A reflection on the multifaceted reality of the body of Christ, that heavenly gathering expressed in local assemblies all over the world. Brilliant in length, breadth, and depth: Ecclesiology explained in conversation with centuries of discussion; ranging across the spectrum of Christian thought set within its intellectual milieu; and profoundly anchored in Christology. From the New Testament assemblies to those of today’s confused and divided world, Christ has his people living under the grace of God and living out the love of God. Transformative! My ordinary gathering together with other ordinary believers just became extraordinary.
Here is a mature, fresh, and unashamedly Protestant account of the Christian church which is shaped by a deep confidence in the finished work of Christ, a delight in the Trinitarian foundation and pattern of Christian fellowship, a commendable determination to honour the inescapable simplicity of the New Testament witness, and a keen sense of its urgent and enduring relevance to ordinary Christian identity.

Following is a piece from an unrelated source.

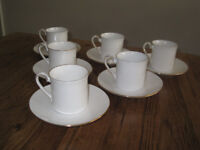 6 fine quality Queen's coffee cups and saucers. White china with gold rims.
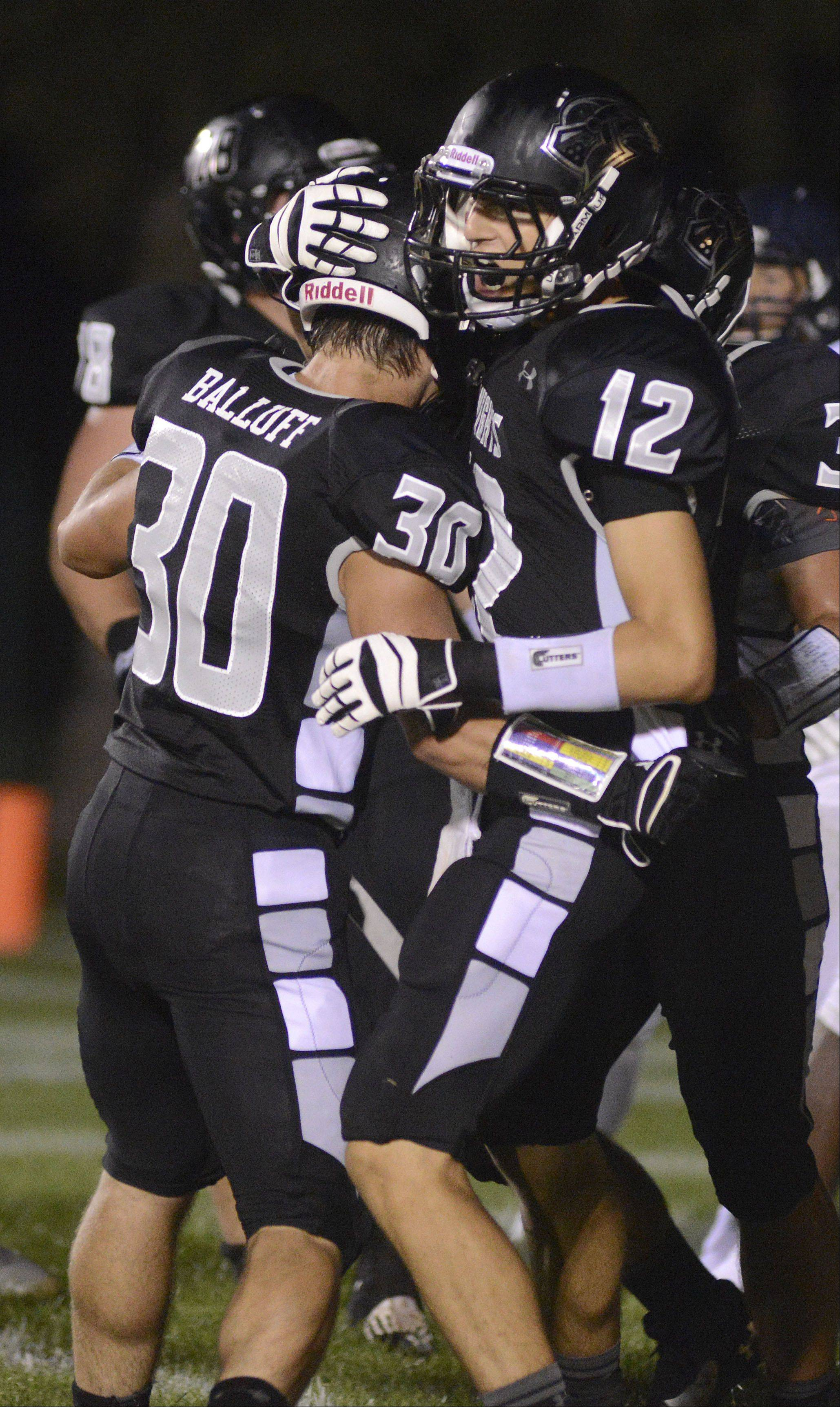 Kaneland's Jesse Balluff is congratulated on another touchdown by teammate Kevin Fuchs in the second quarter on Friday, September 6.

Those committed to the biblical faithfulness of particular confessional or denominational traditions are unlikely to agree with everything in this book, and questions are likely to linger over what “good and necessary” consequences may be drawn from the teaching of Scripture on the church and related doctrines, whether Old Testament or New. But this only serves to make it a more stimulating and profitable read. It is my hope that this book will command a wide audience of readers who are marked by what Doyle aptly describes as an “evangelical humility, and gratitude,” which is unafraid to bring individual and collective “understanding and practice before the searching gaze of Scripture."
This book is first and foremost an attempt to hear what the Lord has to say to his church – who she is, how she should live and for what does she hope. Through a patient and careful re-reading of the New Testament texts in the company of the saints past and present, Doyle offers a disciplined and helpful introduction to ecclesiology. With a special eye to the ministry and mission of Protestant churches, this book provides essential conceptual tools for denominational pastors, church planters and mature laypeople together to love the Lord, the church, and the unsaved world.